TEKST DO PRZECZYTANIA:
LEGDOM16


Legendy dominikańskie 16

Bł. Małgorzata (+ 1320)
* Wzgardzona przez ludzi, wybrana przez Boga
* Rodzice wstydzili się kalekiej córki
* Daremne oczekiwanie na cud
* Wydana na pastwę losu
* Sama niewidoma, innym przywraca wzrok
* Nauczycielka widzących

Istnieją w nas jakieś ciemne skłonności, popychające do niszczenia
słabszego. Słabość jest grzechem, który najtrudniej wybaczyć bliźniemu.
Czytamy niżej, że rodzice Małgorzaty wstydzili się swojej niewidomej
córki i w końcu znienawidzili ją za to, że urodziła się bez oczu.
Powie ktoś może, że to było średniowiecze, że dzisiaj jest inaczej.
Jeśli rzeczywiście dzisiaj jest inaczej, to dlaczego niewidomym sprawia
przykrość, jeśli nazywać ich ślepymi? Po prostu słowo "ślepy" obciążone
jest takim ładunkiem agresji i nieprzyjaźni, że brzmi prawie obraźliwie.
Albo dlaczego rodzice dzieci upośledzonych umysłowo czują się niekiedy
napiętnowani i ukrywają się, jak mogą, ze swoim i swoich dzieci
nieszczęściem?

ZADANIE DO WYKONANIA: Proszę podjąć tekst o bł. Małgorzacie i napisać jego dalszy ciąg, zaczynając po ostatnim zdaniu.

ZAWARTOŚĆ ZESTAWIENIA:
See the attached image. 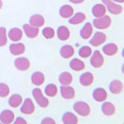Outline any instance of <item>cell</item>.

ODPOWIEDŹ PISEMNA:
Jeśli jest coś natrętnego w tekście o bł. Małgorzacie, to chyba tylko
ciągłe nawiązywanie do symboliki światła. Ale anonimowy autor tekstu ma
niewątpliwie rację, twierdząc, że światło fizyczne nie jest jedynym ani
najważniejszym światłem, jakie człowiek na tej ziemi może zobaczyć.
Jacek Salij OP

Wzgardzona przez ludzi, wybrana przez Boga
Narodziny bł. Małgorzaty nie wyróżniały się niczym ani pod względem
duchowym, ani doczesnym, mimo że była córką szlachetnych rodziców. Ojciec
jej, Paryzjusz, pan zamku Metula w Masywie Trabaryjskim w Alpach, nosił
odziedziczony po przodkach tytuł kasztelana, matka jej miała na imię
Emilia. Kiedy urodziła się im ta ślepa, wątła i zniekształcona
dziewczynka, ogromnym bólem zdjęci zaczęli ją głodzić i marnować. Lecz
aniołowie w niebie dostrzegli blask z niej bijący i piękno oraz że jest
miła Bogu, i wzięli ją pod swoją opiekę. I tak tę, którą świat zaczął
gardzić, Bóg w swojej dobroci zaczął wspierać. Urodziła się bez oczu
cielesnych i nie mogła widzieć świata, ale została otoczona światłością
Bożą, aby już na ziemi oglądać wyłącznie niebo.

Rodzice wstydzili się kalekiej córki
W dzieciństwie cała oddała się służbie Bożej. Ojciec przygotował dla
niej celkę obok zamkowego kościoła. Zamknięto tam niewinną i dobrą
dziewczynę, aby kaleką córkę pana zamku ukryć przed oczyma
przyjeżdżających. W ten sposób została przymuszona do pokuty, mimo że nie
dopuściła się ciężkiego grzechu. Ale właśnie dlatego, kiedy błagała Boga
za grzeszników, On - przez zasługę jej pokuty -dawał jej to, o co
prosiła. Już jako dziecko znajdowała radość w pokucie, gdyż rozumiała, że
wybrał ją Bóg. Bóg zaś, który tę młodziutką duszę opromieniał swoją
światłością, był całym jej ukochaniem.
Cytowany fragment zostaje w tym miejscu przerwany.